SHORT TASK
Count the lines in the listing below that contain the word "light", and reply with that number alone.

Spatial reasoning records
☆ ☆ ☆ ☆ ☆ ☆ ☆

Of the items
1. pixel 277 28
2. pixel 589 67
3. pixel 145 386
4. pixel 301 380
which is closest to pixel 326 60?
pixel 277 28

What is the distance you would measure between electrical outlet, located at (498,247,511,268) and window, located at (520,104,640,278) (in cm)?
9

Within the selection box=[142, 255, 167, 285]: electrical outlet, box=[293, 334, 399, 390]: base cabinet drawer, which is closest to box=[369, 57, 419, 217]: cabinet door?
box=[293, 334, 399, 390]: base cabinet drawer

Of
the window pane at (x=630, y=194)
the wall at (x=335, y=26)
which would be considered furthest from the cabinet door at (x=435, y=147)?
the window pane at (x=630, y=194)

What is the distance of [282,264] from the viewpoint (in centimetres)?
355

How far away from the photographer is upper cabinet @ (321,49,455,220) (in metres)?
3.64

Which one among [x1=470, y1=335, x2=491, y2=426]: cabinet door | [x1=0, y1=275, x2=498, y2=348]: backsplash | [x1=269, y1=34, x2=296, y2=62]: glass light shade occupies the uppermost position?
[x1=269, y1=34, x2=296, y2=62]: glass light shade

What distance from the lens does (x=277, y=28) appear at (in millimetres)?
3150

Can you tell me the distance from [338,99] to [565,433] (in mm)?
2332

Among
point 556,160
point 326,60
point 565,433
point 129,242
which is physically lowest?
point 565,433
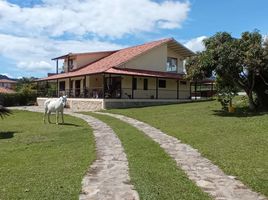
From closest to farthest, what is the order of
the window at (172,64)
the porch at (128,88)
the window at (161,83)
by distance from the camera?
the porch at (128,88)
the window at (161,83)
the window at (172,64)

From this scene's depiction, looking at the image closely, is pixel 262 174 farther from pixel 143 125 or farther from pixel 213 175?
pixel 143 125

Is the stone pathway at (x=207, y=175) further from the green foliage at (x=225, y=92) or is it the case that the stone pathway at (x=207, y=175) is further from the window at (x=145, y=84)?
the window at (x=145, y=84)

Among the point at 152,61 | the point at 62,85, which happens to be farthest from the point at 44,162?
the point at 62,85

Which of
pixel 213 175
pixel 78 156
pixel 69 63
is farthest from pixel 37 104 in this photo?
pixel 213 175

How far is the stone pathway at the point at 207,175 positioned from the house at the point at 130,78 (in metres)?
21.8

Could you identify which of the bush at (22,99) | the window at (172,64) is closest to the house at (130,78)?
the window at (172,64)

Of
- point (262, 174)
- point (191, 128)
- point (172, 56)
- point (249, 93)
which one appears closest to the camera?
point (262, 174)

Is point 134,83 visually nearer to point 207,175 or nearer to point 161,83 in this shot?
point 161,83

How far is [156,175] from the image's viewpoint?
908 cm

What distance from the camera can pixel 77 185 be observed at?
8.10 metres

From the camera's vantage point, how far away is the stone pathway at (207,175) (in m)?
7.59

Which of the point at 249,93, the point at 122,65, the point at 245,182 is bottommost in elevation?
the point at 245,182

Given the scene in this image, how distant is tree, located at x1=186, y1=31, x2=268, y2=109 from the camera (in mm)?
21812

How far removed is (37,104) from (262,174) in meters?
41.6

☆ ☆ ☆ ☆ ☆ ☆ ☆

CORRECT OUTPUT
2